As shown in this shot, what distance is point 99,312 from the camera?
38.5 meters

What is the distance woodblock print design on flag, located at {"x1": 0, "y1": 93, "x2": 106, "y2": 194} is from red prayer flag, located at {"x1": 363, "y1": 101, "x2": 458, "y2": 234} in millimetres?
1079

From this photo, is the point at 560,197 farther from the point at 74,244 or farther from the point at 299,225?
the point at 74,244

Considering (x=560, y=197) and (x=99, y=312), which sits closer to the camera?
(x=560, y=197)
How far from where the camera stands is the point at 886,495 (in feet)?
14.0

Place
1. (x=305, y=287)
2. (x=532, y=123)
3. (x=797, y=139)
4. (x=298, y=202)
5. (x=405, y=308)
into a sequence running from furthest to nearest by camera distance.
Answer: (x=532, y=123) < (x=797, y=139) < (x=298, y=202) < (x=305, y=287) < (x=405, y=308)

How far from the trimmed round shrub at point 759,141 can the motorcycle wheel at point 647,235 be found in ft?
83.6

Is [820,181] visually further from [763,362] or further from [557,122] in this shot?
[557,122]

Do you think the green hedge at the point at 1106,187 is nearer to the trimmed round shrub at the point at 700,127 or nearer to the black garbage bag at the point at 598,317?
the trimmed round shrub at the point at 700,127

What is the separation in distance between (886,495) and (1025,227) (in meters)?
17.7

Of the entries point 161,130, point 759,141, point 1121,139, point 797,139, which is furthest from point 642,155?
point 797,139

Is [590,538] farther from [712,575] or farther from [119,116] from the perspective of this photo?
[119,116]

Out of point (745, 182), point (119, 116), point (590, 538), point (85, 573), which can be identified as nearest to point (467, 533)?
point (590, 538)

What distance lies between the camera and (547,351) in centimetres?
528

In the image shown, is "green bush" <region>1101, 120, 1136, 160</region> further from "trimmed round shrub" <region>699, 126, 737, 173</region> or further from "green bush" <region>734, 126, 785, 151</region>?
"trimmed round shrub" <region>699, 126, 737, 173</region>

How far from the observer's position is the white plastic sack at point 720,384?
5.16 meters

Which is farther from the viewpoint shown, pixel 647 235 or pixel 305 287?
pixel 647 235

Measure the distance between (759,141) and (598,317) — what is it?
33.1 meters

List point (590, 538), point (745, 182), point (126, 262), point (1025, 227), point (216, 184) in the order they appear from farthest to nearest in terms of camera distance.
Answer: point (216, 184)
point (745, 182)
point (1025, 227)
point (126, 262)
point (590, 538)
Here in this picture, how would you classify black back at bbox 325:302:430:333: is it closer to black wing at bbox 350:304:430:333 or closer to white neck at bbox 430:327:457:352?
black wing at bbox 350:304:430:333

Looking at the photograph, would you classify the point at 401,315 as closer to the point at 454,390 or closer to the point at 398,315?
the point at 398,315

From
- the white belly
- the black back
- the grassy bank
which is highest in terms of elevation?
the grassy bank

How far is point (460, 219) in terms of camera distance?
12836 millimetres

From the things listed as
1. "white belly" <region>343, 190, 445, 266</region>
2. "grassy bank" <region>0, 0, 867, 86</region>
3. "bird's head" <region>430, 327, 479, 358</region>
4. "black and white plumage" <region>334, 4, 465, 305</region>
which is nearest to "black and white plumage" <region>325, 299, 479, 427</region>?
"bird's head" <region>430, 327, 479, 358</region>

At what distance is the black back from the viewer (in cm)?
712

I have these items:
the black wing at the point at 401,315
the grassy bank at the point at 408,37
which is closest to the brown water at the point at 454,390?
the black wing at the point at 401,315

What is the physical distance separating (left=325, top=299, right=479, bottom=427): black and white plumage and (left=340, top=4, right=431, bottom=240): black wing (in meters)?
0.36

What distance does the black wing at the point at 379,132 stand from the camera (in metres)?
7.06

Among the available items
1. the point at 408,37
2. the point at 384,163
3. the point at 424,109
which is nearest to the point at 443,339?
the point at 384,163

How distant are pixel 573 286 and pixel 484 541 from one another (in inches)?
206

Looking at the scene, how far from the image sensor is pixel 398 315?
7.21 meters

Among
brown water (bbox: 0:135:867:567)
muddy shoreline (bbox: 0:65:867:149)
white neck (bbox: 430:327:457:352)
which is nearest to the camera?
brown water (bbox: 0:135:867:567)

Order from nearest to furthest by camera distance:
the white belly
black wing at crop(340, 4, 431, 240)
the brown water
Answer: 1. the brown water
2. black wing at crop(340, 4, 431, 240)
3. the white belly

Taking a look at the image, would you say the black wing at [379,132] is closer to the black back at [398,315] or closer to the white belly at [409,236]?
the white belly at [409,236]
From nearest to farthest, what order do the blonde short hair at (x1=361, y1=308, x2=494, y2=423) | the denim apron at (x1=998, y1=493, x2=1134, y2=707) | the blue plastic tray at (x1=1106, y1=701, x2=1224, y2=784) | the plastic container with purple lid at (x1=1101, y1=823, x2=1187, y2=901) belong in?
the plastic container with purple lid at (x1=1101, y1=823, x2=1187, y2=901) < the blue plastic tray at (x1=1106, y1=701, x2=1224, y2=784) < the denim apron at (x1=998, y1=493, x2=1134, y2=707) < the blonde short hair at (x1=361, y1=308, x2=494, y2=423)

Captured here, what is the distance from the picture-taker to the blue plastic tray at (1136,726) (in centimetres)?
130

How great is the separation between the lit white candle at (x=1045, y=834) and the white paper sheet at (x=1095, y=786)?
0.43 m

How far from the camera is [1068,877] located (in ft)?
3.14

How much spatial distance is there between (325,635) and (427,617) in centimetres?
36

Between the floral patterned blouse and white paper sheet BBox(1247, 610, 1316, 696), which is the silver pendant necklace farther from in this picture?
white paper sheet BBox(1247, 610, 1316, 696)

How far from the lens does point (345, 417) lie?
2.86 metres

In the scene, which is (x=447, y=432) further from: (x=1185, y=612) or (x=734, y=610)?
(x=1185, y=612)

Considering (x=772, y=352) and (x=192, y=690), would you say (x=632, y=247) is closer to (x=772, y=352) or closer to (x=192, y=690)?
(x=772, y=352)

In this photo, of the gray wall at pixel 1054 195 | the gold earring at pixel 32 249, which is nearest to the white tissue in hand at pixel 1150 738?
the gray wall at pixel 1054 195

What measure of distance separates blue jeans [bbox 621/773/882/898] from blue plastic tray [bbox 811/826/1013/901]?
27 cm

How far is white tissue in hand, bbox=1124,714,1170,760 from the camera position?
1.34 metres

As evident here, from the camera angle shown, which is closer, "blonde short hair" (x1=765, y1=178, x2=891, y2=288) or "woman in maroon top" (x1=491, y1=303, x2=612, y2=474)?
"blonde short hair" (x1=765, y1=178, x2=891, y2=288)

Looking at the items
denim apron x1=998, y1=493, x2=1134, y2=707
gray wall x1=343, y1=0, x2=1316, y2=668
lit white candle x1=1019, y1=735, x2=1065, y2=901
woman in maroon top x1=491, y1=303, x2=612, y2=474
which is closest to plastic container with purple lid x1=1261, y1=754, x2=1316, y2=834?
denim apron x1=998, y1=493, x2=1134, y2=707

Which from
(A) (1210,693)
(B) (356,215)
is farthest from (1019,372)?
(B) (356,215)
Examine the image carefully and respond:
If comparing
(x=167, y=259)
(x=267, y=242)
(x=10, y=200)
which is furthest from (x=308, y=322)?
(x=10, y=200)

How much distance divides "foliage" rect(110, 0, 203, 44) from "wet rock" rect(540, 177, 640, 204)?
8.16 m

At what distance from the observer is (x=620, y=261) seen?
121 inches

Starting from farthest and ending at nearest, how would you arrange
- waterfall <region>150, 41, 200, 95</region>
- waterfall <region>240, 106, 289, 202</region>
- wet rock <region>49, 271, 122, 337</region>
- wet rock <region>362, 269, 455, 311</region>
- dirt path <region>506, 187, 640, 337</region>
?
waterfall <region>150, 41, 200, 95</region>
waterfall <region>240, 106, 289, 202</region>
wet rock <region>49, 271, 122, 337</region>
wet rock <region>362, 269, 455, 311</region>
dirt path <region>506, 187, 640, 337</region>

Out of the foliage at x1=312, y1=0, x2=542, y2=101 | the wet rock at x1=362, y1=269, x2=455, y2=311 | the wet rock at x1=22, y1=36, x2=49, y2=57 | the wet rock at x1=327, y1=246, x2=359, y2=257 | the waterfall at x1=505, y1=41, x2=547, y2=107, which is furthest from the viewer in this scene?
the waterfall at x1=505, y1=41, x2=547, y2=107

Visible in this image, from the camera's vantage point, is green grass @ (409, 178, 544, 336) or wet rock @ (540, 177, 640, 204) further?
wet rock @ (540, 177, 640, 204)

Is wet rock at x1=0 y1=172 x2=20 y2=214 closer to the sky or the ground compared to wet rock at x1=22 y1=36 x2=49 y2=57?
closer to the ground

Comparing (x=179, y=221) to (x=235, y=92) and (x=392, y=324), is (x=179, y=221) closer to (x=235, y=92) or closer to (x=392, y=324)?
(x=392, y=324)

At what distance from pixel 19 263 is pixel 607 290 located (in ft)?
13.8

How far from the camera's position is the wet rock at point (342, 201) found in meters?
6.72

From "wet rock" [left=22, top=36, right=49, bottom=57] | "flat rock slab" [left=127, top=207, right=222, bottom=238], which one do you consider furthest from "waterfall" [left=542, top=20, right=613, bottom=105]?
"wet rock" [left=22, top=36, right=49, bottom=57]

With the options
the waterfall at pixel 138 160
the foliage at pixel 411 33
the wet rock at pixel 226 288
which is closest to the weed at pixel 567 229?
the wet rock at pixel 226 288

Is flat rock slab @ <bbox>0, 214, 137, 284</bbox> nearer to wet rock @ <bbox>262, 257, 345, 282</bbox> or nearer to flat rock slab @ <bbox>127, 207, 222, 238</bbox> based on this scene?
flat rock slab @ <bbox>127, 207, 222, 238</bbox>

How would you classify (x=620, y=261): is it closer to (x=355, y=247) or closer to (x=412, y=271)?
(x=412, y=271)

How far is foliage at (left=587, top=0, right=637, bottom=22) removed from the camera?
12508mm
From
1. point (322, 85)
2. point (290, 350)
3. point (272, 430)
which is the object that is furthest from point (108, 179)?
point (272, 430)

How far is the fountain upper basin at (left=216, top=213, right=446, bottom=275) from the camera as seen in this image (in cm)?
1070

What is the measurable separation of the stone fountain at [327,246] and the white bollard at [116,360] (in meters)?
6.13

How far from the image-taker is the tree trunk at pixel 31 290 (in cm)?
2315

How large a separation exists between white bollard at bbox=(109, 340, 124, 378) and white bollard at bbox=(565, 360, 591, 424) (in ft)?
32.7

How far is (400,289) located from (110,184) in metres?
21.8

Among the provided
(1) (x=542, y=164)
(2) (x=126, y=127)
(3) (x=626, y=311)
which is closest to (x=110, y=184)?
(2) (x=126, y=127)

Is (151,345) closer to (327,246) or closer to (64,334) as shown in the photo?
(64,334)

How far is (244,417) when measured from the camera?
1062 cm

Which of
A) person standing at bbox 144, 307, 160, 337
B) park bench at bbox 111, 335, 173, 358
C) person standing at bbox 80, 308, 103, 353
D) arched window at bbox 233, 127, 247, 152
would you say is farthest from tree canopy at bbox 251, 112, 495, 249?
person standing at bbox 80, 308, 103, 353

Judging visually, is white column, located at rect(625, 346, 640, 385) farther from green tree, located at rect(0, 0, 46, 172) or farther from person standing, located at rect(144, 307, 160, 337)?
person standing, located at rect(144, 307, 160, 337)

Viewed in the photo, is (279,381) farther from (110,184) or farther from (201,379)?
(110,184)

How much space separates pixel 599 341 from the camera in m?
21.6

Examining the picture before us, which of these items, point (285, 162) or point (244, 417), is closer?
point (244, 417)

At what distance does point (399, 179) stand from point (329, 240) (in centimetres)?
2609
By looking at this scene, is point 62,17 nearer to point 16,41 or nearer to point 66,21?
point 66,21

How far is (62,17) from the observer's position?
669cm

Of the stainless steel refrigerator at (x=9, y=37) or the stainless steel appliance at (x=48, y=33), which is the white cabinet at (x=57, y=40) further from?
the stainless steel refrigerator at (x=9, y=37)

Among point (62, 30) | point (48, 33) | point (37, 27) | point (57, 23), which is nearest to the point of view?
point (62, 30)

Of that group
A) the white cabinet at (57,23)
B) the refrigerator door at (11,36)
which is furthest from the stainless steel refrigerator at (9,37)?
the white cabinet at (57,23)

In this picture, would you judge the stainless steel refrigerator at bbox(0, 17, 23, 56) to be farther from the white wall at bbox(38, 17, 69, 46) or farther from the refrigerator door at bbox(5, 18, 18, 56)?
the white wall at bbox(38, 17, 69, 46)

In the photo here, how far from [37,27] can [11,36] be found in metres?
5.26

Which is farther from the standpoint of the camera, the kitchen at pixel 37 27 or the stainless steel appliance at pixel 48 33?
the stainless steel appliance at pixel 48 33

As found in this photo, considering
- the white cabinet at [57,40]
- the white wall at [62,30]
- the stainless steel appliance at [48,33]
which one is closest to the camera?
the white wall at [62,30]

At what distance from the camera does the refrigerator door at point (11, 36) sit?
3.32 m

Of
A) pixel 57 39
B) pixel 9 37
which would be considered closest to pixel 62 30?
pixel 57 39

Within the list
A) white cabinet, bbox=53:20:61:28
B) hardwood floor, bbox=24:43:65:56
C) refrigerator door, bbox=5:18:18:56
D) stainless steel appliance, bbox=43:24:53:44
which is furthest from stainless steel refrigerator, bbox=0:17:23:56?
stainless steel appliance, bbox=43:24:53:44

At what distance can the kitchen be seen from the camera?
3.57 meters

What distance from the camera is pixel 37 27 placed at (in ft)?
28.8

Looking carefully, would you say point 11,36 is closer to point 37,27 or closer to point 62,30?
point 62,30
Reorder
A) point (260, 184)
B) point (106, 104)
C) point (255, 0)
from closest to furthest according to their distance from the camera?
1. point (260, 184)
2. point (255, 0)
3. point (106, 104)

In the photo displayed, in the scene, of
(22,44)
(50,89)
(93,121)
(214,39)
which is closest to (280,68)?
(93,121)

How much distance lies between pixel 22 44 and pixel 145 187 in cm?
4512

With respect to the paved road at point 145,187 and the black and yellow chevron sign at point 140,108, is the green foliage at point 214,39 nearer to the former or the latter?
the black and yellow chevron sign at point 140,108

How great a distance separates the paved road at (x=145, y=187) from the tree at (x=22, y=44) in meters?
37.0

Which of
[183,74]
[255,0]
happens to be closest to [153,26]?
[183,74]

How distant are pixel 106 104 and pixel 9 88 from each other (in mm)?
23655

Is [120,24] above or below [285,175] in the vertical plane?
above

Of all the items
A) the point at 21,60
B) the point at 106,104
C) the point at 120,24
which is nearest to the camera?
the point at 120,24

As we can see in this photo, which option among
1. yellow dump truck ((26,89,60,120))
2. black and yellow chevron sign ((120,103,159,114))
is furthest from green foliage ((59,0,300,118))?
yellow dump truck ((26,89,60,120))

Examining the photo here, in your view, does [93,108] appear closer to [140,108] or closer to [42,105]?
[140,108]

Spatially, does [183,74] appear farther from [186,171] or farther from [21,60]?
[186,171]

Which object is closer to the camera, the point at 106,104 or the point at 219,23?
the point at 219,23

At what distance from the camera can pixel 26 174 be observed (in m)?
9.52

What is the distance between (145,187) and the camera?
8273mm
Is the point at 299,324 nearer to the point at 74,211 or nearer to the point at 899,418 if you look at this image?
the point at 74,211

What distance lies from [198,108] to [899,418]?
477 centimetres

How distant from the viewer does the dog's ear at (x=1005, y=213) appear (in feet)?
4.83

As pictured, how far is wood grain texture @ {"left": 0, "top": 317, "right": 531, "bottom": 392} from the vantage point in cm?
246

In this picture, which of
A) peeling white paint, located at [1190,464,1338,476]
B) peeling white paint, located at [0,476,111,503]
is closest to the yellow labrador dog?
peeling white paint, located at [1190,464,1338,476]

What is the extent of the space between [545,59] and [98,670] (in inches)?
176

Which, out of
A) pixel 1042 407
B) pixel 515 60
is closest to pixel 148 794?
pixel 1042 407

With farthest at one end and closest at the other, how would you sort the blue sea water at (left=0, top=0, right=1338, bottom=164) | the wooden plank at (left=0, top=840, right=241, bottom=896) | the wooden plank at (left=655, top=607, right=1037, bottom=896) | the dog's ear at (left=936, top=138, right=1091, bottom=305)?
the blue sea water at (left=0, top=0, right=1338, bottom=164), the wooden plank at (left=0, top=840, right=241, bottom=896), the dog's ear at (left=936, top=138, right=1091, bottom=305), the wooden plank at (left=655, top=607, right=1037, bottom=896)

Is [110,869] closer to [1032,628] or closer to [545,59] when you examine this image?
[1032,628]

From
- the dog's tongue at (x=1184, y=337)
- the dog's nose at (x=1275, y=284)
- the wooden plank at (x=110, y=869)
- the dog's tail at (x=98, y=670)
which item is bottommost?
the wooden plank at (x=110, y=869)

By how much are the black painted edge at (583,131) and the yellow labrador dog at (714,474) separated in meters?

Problem:
Copy out the records above word for word, from the line containing "What is the separation" down to the line containing "33.1 meters", both of those lines included.

Answer to the exercise:
What is the separation in distance between (886,495) and (1025,227) (in meters)?
17.7

Of the entries point 161,130, point 759,141, point 1121,139, point 797,139, which is furthest from point 642,155?
point 797,139

Is [590,538] farther from [712,575] or farther from [119,116] from the perspective of this photo?
[119,116]

Out of point (745, 182), point (119, 116), point (590, 538), point (85, 573), which can be identified as nearest to point (467, 533)?
point (590, 538)

What distance lies between the camera and (547,351) in centimetres?
528

In the image shown, is "green bush" <region>1101, 120, 1136, 160</region> further from "trimmed round shrub" <region>699, 126, 737, 173</region> or further from "green bush" <region>734, 126, 785, 151</region>?
"trimmed round shrub" <region>699, 126, 737, 173</region>

How far from the observer's position is the white plastic sack at point 720,384?
5.16 meters

Which is farther from the viewpoint shown, pixel 647 235 or pixel 305 287?
pixel 647 235

Measure the distance between (759,141) and (598,317) — what is it?
33.1 meters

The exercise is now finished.